Cuando vino la Internet, el primer Cibercafé se
instaló en la calle Álvaro Obregón en la casa de Lety Arevalo, cobraban 30
pesos la hora, teníamos que redactar a mano primero para después ir a capturar
y mandar las notas. A Marcos Villegas Tecuapa, El Campanita, lo envicie en eso del internet enseñándole unos
videos pornográficos que me llegaron en forma de virus. Luego cuando tenía dudas
en el manejo de la máquina le preguntaba a buen Marcos Villegas, que aprendió
bien rápido, El Campanita es un
hombre de gran corazón, de mucha sensibilidad y buen amigo. Luego el maestro
Abonce abrió el cibercafé Payolita, a un costado del Ayuntamiento, que fue muy
famoso a principios del año 2000, entonces ya cobraban 10 pesos. Ahora hay cibers que cobran hasta 3 pesos la hora.
Fuimos aprendiendo poco a poco a manejar las
herramientas de trabajo. El problema que nos encontramos cuando comenzamos a
mandar nuestras notas por internet fueron los famosos virus. A Rafael Arzeta,
en ese tiempo corresponsal de Novedades,
le llegó vía internet un pene de medio metro que infestaba los archivos y al abrirlos
aparecía. El travieso de Rafael domesticó el virus y lo guardó en un disquete y
luego como no queriendo infectaba las máquinas donde trabajaba con tamaño
pizarrín.
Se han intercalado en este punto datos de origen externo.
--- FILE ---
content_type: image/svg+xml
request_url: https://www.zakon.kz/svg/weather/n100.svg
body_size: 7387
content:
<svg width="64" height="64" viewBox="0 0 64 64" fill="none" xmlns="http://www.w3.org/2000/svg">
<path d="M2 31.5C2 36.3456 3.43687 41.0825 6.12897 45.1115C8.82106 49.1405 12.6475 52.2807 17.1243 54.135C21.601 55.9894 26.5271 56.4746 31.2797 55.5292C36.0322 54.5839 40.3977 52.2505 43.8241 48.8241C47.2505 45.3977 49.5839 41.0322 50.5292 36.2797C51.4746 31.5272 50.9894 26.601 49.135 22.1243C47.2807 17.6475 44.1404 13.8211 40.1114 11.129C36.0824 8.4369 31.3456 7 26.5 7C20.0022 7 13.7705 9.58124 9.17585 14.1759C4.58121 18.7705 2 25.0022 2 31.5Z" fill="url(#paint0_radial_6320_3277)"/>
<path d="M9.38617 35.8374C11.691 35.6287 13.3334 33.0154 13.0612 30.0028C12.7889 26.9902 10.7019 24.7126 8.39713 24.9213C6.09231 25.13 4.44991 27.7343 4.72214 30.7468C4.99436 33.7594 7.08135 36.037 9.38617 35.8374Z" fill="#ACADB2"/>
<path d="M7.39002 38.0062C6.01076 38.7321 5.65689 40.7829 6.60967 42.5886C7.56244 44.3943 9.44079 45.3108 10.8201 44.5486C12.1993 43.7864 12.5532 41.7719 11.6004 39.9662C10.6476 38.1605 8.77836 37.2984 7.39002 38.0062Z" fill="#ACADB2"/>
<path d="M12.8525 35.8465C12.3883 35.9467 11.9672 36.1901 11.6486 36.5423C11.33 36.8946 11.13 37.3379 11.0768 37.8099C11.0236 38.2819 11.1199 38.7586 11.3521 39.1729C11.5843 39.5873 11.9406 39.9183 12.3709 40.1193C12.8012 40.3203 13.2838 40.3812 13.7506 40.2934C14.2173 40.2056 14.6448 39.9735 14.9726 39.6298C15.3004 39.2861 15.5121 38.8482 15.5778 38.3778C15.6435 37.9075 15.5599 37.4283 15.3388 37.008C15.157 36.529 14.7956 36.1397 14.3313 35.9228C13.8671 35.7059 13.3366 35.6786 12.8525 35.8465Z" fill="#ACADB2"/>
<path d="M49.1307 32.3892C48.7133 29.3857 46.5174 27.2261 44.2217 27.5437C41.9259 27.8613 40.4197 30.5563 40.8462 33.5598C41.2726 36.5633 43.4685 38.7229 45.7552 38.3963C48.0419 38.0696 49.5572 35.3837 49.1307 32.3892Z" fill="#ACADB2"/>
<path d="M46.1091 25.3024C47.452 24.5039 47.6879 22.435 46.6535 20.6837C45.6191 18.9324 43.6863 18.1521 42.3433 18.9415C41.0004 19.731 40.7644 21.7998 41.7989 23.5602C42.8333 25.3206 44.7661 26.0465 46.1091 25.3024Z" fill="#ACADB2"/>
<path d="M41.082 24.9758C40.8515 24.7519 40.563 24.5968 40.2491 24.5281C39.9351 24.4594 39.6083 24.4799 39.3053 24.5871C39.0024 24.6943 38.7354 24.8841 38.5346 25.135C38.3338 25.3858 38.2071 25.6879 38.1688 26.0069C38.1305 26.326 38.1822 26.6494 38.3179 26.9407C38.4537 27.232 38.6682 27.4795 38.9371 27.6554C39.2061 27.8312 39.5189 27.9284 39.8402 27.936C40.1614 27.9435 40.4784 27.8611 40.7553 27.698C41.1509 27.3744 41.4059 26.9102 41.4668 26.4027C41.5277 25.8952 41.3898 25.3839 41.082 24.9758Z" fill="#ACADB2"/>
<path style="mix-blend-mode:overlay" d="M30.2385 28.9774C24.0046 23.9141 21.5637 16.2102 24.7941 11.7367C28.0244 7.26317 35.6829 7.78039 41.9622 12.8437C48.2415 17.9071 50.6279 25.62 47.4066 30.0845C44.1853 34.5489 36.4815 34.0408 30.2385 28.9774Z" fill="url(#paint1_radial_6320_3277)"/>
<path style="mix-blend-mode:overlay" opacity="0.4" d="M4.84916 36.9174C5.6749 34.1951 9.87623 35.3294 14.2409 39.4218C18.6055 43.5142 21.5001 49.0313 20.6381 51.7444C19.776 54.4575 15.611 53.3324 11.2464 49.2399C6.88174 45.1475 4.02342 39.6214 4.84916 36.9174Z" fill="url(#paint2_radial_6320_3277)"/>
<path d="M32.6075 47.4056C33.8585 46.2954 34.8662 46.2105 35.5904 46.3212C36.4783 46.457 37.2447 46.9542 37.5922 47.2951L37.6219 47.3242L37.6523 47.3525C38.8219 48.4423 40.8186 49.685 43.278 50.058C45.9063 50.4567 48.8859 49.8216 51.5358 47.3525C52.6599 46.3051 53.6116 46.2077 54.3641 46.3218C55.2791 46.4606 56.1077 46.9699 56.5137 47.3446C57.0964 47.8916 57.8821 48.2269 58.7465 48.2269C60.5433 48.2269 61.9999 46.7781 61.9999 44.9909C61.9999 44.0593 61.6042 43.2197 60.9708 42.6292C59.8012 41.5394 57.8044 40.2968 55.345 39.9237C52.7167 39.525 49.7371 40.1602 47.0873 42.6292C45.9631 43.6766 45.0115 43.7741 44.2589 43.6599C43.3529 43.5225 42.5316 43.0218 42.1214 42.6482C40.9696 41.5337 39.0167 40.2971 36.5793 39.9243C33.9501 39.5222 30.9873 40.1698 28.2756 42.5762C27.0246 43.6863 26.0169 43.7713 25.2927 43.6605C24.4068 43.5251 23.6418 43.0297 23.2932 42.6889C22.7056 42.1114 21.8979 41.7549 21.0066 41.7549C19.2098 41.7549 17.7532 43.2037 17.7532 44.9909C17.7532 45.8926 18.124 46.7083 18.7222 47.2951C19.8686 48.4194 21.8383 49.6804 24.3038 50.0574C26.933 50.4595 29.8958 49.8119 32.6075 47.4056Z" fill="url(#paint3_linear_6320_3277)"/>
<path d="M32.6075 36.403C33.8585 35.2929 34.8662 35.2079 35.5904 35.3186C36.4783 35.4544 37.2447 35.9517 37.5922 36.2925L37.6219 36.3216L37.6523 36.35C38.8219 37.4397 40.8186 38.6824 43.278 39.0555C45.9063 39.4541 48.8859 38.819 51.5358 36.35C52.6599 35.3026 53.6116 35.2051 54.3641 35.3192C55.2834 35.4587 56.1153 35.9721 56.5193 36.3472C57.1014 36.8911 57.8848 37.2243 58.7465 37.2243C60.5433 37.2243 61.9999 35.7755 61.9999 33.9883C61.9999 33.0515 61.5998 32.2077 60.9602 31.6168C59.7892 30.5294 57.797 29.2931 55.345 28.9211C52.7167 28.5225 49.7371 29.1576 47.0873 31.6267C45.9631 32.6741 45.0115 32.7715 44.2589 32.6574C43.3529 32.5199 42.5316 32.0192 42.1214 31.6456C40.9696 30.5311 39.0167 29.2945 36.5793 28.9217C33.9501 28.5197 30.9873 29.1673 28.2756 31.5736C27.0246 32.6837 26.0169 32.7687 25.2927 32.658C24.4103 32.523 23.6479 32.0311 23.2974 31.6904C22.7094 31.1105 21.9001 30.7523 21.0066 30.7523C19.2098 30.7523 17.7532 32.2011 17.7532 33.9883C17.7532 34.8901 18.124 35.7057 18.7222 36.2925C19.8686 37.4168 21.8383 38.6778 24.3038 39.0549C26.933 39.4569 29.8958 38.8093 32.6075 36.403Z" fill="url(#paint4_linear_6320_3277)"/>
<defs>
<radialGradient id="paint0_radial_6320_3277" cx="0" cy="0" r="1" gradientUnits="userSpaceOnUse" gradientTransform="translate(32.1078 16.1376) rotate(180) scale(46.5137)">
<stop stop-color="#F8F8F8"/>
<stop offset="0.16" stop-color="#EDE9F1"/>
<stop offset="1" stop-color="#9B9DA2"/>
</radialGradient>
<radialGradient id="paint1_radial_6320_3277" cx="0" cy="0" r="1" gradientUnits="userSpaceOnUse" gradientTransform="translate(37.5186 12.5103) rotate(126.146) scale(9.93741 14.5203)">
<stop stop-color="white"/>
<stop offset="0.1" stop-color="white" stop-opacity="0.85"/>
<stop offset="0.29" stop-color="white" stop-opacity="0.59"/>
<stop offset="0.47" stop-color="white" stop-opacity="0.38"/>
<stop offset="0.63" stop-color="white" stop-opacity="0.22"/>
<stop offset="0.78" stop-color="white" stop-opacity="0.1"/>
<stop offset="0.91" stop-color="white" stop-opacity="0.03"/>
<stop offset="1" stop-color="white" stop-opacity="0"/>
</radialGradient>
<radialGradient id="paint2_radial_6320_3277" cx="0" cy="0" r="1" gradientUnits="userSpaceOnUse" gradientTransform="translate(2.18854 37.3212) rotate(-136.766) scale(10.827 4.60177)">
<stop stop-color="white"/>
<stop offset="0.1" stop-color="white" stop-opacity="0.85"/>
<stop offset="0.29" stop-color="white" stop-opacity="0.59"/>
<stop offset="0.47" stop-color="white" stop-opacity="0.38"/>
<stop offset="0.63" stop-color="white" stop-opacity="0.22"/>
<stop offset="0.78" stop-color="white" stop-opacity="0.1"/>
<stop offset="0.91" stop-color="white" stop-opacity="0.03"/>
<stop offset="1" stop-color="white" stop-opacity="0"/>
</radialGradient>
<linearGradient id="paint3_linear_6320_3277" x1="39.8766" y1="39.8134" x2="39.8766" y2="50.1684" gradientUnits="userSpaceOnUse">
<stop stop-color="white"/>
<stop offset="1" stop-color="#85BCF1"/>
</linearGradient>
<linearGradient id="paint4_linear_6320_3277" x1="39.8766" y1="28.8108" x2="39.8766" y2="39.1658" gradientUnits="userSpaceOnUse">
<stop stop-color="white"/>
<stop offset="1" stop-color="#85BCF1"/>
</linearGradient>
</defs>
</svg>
Ese virus se convirtió en una calamidad, no era nocivo, simplemente
al abrir los archivos salía primero, pero al darle escape desaparecía.
Un día, alguien me mandó un virus que era también un
órgano reproductor masculino que caminaba con sus testículos tras el puntero del mouse, queriéndoselo comer. Era una lata
cada vez que aparecía porque se movía sin control por toda la pantalla, hasta
que un día encontré la manera de eliminarlo y le dije adiós.
Todo eso para nosotros era novedad, íbamos aprendiendo
en la marcha. Muchas dudas desparecieron hasta que Pablo Alonso Sánchez como
líder del SNRP invitó a una maestra cubana que daba clases en la Facultad de Comunicación
de la Universidad Autónoma de Guerrero que nos enseñó a manejar los programas y
hacer de la computadora una herramienta poderosa para nuestro trabajo.
En el cibercafé de la calle Álvaro Obregón, un día,
policías de la Agencia Federal de Investigaciones (AFI) estuvieron dictando
datos de su “parte de novedades” para mandarlos por correo electrónico y
nosotros los corresponsales de los medios de comunicación estábamos escuchando
todo. Creo que no se imaginaron que en Atoyac los periodistas escribían en un
cibercafé. Luego en Payolita unos agentes federales estuvieron bajando la
información de una página de internet del Ejército Popular Revolucionario
(EPR). Los reporteros locales nos esteramos de todo, después tuvimos problemas
con el comandante. Nos quiso involucrar con el narco y con la guerrilla,
principalmente a Pablo Alonso y a mí. Nereo Galindo buscó la asesoría del abogado
Luis Pablo Solís Verdín quien nos defendió con mucha valentía.